When I was there, a young stationery aficionado wandering around, I discovered Seyes ruled notebooks. Having never encountered them before at that time, I stocked up on a few, and I still have one left today!

The paper quality, however, is no Clairefontaine (and that’s being generous…).

9 thoughts on “How to Use Seyes or French Ruling for Handwriting

  1. Mark

    I picked up the larger notebook today, and started in on lettering. I’d been using the KB4 notebooks, which help with vertical sizing, but these lines are even more helpful. You’re right about using a fine nib, though. I’m using an inherited Montblanc 146 with a fine nib, and to be honest, I had been ignoring it because I generally don’t like fine nibs. This book, however, has given the pen new purpose. Everything looks pretty scratchy right now, but in a few weeks I’m sure my hand will have improved with fine nibs. I’m hoping the practice with the fine nib will also help to improve my handwriting with the medium and broad nibs. Thanks for the helpful post!

    1. Wonder Pens Post author

      Thanks for reading!

      I’m glad to hear you’re finding the lines helpful! My writing has also become much more consistent now that I’ve spent some time working on it with these lines. And I’m glad to hear you’re also breaking out pens that have been taking a back seat – maybe you’ll find you like the fine lines after all??

      1. markbee

        I certainly hope I’ll come around to enjoying fine nibs more. Of course, the more practice I get with F nibs, the more I’ll enjoy them. I also started to notice that I can use a fine to grade with because the paper my students use sucks up ink, and makes the fine feel more like a broad! So now I’ve got fine and medium nibs for marking, broads for my daily use, and a 1.1mm on my Edison for letter writing. Who knew I’d need (need? hehe yes, need) so many different pens and inks!

  2. CT Henricks

    “When I was in college I spent some time teaching in Madagascar, an island country off the west coast of Africa.”


    Wikipedia locates it off the southeast coast, and that is where it was when I was in grade school (am 70 now).

  3. daniel

    “Madagascar was previously a French colony, and like Canada, they still have much of the vestiges of French language and culture around.”
    That is an unfortunate turn of phrase. The language I speak, write and read every day, like a lot of people in Canada, is not a vestige of anything. It’s a living language and culture which have their own existence.

    1. Wonder Pens Post author

      Thanks for reading!

      I completely agree that Canadian culture and its languages are unique and change everyday with the people and communities that are here.

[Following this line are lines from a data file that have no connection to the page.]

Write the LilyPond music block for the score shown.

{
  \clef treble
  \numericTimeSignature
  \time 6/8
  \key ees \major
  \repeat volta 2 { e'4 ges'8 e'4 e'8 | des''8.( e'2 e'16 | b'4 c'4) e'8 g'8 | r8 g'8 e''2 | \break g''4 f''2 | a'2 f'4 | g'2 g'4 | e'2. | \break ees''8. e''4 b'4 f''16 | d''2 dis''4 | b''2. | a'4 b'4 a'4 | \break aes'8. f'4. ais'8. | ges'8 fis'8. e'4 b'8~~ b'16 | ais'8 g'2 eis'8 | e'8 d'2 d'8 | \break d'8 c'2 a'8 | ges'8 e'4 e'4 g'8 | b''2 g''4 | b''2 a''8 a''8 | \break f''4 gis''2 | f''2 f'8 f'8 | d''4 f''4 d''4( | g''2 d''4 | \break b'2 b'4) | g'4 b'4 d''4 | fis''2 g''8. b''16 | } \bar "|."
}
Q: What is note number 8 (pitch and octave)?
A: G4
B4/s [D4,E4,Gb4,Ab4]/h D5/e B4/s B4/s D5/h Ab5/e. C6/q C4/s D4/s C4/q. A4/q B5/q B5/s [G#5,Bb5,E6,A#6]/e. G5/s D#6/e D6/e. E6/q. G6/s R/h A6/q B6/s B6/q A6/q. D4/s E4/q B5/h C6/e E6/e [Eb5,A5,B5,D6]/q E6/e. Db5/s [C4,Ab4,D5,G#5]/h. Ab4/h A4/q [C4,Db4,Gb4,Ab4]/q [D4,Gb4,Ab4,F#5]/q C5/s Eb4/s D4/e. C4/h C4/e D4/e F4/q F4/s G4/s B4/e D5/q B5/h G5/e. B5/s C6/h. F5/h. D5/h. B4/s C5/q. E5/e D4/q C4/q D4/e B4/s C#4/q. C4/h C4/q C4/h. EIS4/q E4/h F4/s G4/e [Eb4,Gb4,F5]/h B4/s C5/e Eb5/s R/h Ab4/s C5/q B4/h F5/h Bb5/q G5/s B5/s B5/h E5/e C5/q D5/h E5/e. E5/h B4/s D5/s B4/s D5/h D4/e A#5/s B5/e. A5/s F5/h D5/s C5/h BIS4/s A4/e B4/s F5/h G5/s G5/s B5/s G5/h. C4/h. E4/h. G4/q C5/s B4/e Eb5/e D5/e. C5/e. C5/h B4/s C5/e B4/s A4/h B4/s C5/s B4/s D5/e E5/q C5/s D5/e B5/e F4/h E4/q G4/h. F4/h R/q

      I also agree with the fact that many Canadians speak French or English everyday, and that these two languages and cultures are in many ways very different from the original France French or British English that colonized parts of this country.

      In this way, Canadian French culture has some vestiges of France French colonialism and culture, mixed with a bit of British English culture and everything else that is here in Canada, but as you say, has its own existence.

      I think what I was trying to say is that Madagascar has adopted and adapted the French language along with and into its own Malagasy language, but still has some vestiges of French culture from colonization, for example, in using these “French-ruled” notebooks.